◆ What needs to be done ◆
Copy the data below word for word, starting at the line that contains "From the office" and stopping after the line that contains "Answer: (A) (x=30, y=48)". Include both of those lines and nothing outside that range.

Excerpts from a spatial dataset

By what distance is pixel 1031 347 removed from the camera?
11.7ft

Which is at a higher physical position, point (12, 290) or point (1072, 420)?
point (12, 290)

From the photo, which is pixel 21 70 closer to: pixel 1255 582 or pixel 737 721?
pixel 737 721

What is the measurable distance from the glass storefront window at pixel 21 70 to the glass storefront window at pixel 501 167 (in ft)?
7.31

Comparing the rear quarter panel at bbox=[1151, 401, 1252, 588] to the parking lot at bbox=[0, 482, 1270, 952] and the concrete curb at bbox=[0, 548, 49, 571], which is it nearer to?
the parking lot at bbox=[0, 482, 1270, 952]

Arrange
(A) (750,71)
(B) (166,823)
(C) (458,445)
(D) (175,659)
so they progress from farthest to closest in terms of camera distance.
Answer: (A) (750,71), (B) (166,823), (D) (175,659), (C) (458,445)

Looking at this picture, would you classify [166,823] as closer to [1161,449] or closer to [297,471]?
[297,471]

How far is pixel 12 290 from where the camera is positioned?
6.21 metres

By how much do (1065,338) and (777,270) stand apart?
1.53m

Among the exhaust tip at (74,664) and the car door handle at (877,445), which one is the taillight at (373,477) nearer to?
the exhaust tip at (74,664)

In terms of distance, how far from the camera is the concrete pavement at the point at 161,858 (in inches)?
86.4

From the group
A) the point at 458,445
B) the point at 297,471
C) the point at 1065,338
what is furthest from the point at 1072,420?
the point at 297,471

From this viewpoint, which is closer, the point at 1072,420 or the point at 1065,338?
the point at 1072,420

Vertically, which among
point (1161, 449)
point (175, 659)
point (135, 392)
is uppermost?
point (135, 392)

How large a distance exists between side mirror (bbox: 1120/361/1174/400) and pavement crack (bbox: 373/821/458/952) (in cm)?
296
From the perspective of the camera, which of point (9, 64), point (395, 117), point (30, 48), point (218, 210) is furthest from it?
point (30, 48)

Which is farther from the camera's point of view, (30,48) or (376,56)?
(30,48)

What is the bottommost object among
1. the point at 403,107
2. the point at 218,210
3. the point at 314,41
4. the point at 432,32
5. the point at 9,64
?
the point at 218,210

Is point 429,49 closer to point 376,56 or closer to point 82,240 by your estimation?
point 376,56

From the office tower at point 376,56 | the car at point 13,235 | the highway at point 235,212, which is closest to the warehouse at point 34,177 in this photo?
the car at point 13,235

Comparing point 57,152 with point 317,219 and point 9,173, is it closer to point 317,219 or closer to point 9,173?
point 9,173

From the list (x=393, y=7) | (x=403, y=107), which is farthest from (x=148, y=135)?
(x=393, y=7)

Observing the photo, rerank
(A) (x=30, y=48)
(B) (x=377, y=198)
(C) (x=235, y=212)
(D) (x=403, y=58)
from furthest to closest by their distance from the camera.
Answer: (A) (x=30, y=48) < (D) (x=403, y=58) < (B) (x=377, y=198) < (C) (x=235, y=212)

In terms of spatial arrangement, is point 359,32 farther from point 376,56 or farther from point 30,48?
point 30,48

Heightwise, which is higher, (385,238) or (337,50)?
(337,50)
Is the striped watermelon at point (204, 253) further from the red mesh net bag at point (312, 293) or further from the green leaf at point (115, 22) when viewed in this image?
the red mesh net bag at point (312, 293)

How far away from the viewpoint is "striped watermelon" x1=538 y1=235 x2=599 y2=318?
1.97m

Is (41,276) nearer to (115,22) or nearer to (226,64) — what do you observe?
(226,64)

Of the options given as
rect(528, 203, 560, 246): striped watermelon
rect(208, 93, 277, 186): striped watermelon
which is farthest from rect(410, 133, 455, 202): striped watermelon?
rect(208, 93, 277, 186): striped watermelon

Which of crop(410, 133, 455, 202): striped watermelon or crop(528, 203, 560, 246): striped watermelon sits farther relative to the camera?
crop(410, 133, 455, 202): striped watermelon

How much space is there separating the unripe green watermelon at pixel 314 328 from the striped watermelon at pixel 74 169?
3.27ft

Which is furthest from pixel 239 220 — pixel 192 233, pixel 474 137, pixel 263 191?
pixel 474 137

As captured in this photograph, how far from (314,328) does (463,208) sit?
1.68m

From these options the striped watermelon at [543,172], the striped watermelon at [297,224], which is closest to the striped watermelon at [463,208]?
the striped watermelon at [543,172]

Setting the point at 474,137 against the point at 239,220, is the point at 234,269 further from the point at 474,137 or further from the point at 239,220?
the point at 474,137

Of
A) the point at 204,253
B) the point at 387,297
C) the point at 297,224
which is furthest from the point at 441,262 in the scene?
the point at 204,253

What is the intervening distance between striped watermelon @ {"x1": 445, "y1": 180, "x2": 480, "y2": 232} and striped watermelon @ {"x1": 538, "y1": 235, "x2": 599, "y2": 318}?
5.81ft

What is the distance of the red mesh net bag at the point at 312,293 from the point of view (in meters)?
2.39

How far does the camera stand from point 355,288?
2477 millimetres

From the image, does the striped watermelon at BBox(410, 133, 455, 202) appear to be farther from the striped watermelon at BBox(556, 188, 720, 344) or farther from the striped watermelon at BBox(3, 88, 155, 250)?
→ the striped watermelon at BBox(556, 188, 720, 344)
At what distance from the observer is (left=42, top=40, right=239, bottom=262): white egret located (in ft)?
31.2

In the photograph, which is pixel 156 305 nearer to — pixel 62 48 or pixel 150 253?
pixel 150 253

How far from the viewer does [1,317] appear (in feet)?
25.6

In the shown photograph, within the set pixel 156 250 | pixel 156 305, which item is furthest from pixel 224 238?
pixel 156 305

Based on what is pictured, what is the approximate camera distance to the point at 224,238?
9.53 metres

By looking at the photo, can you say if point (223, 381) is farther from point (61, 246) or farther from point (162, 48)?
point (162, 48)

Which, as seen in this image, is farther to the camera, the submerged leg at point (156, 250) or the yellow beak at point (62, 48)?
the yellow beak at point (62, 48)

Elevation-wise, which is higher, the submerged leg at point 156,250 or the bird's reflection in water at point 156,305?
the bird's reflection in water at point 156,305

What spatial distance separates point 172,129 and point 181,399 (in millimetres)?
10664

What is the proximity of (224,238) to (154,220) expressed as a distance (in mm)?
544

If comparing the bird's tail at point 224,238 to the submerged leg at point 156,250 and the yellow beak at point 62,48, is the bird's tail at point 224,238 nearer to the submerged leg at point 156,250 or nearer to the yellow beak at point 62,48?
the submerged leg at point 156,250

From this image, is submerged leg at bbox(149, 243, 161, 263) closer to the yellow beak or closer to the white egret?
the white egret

◆ In response ◆
From the office tower at point 376,56 | the car at point 13,235 | the highway at point 235,212, which is closest to the warehouse at point 34,177 in this photo?
the car at point 13,235

Comparing point 57,152 with point 317,219 and point 9,173, is it closer to point 317,219 or closer to point 9,173?
point 9,173

From the list (x=393, y=7) | (x=403, y=107), which is farthest from (x=148, y=135)?
(x=393, y=7)

Observing the photo, rerank
(A) (x=30, y=48)
(B) (x=377, y=198)
(C) (x=235, y=212)
(D) (x=403, y=58)
from furthest to closest by their distance from the camera.
Answer: (A) (x=30, y=48) < (D) (x=403, y=58) < (B) (x=377, y=198) < (C) (x=235, y=212)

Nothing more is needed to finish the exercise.